Nix pointed to Michael Brown’s death at the hands of a police officer in the summer of 2014, followed by a wave of deadly force incidents that sparked public criticism of the police, which he said may have shifted the community’s attitude toward the police at large.

“There’s been an erosion of trust and confidence in the police, specifically in minority communities,” Nix said.

When people fear that police presence may hurt them, rather than help them, they may be more likely to retaliate in a high-conflict situation, instead of getting the police involved.

“In their minds, ‘We don’t trust the police. They’re not going to do anything anyway,’” he explained.

While this is Nix’s theory, there is some evidence to support what’s been called the “Ferguson effect.” A 2016 study, for example, found that 911 calls in black neighborhoods in Milwaukee fell 20 percent following a high-profile case of police violence against Frank Jude, an unarmed black man.

Nix also pointed to the rise of social media. Before social media, an incident like the fatal shooting of Philando Castile at the hands of a police officer might not have rippled wider than the town of the shooting, or the surrounding communities. Instead, it was live-streamed on Facebook, and instantly became national news.

“Now all of a sudden they are in the national spotlight immediately,” Nix said. “People are sharing them on Twitter and Facebook. I just think it opened the floodgates.”

The Gun Theory

Dr. Sandro Galea, an epidemiologist and dean at the Boston University School of Public Health, thinks the recent uptick in gun violence and injury could be related to the massive number of guns in the United States.

Gun production more than doubled during Barack Obama’s presidency, driven by fears of firearm regulation and the National Rifle Association, which called Obama “the most anti-gun president in modern times.”

“My general thinking is that this is all and always about availability ― the more guns in circulation, the more opportunity for the worse angels of our nature to have lethal consequence,” Galea said.

Although President Donald Trump’s election to the presidency eased regulation fears and gun production and sales subsequently fell, the number of civilian firearms in the United States today remains high in the post-Obama era, standing at roughly 393 million guns, compared to 326 million people.

“At heart, this will always remain the same unless we limit availability and access to lethal means,” Galea said.

The types of guns that are now in circulation may matter as well: High-capacity magazines can do more damage, causing greater injury and death.

Dr.
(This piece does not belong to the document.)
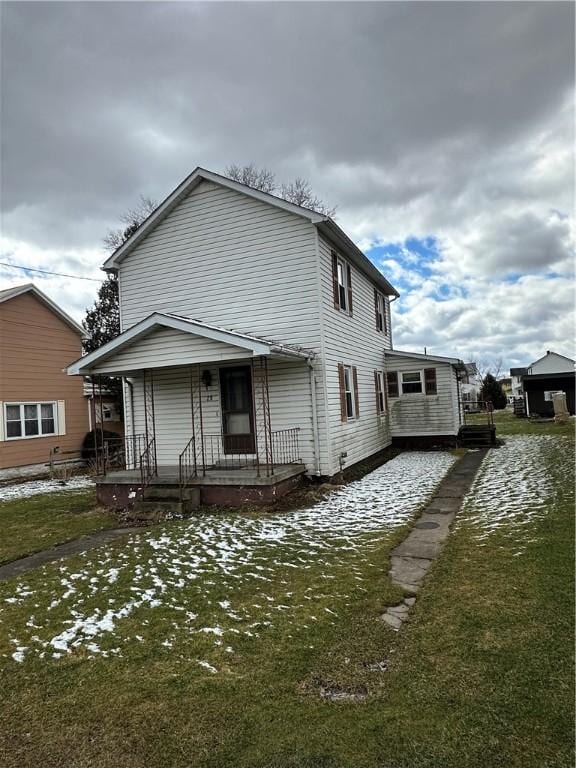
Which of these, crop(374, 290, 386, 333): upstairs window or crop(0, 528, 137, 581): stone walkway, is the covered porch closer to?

Martin Croce, a trauma surgeon at the University of Tennessee Health Science Center, said that anecdotally speaking, the wound injuries he sees in the trauma center are more serious today than what he’s seen in the past.
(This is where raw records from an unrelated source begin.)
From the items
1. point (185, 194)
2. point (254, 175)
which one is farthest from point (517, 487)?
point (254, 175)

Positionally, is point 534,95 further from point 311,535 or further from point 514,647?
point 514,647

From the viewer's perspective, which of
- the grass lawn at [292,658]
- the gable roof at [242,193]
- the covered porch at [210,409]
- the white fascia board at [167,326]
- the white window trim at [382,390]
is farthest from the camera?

Often his patients have been shot more than once, which means they’ll require more care to treat.

“I think that there is clearly an uptick in gun violence and it has to do with the increased availability of weapons,” Croce agreed.

The Car Theory

David King, an assistant professor at Arizona State University who researches transportation, attributed the spike in motor vehicle accidents to economic recovery after the 2008 recession.
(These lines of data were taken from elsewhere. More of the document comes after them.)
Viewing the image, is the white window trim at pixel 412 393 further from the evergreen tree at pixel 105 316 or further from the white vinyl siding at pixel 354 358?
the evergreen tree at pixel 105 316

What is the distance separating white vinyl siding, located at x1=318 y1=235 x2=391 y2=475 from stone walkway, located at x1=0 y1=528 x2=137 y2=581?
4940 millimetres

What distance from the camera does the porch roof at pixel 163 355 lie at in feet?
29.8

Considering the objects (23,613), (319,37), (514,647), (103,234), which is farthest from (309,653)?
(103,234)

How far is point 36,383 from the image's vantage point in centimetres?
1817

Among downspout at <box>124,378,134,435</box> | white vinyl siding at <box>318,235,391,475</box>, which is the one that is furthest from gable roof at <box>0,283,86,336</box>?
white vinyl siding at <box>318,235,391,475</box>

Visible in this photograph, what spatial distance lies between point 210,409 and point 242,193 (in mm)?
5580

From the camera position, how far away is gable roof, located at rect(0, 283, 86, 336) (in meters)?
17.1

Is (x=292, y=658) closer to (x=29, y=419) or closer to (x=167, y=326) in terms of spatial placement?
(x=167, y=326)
“Over the past eight years or so, more and more people are getting back into the workforce,” King said, noting that for most people in the United States, the only reliable way to hold a job is to have access to a private vehicle.

More people in the workforce inevitably leads to more driving, and more cars on the road ultimately results in more crashes and injuries, King explained.

The Takeaway

For Sauaia, the unexplained new research indicates a need for more funding in all areas of injury, but particularly firearm injury, a notoriously underfunded field. Without that support, answers to what’s driving the injury and death spike may remain a mystery.

Sauaia said that she and her colleagues wrote their paper in one night following the February school shooting in Parkland, Florida, where 17 students and staff members were killed, because they wanted their findings to be available to the public.

As for why we should look at guns and cars together, Sauaia pointed out that injury and violence is the leading cause of death for people 44 and younger.

“Injury is a big killer for young, healthy, productive people with a future ahead of them,” she said.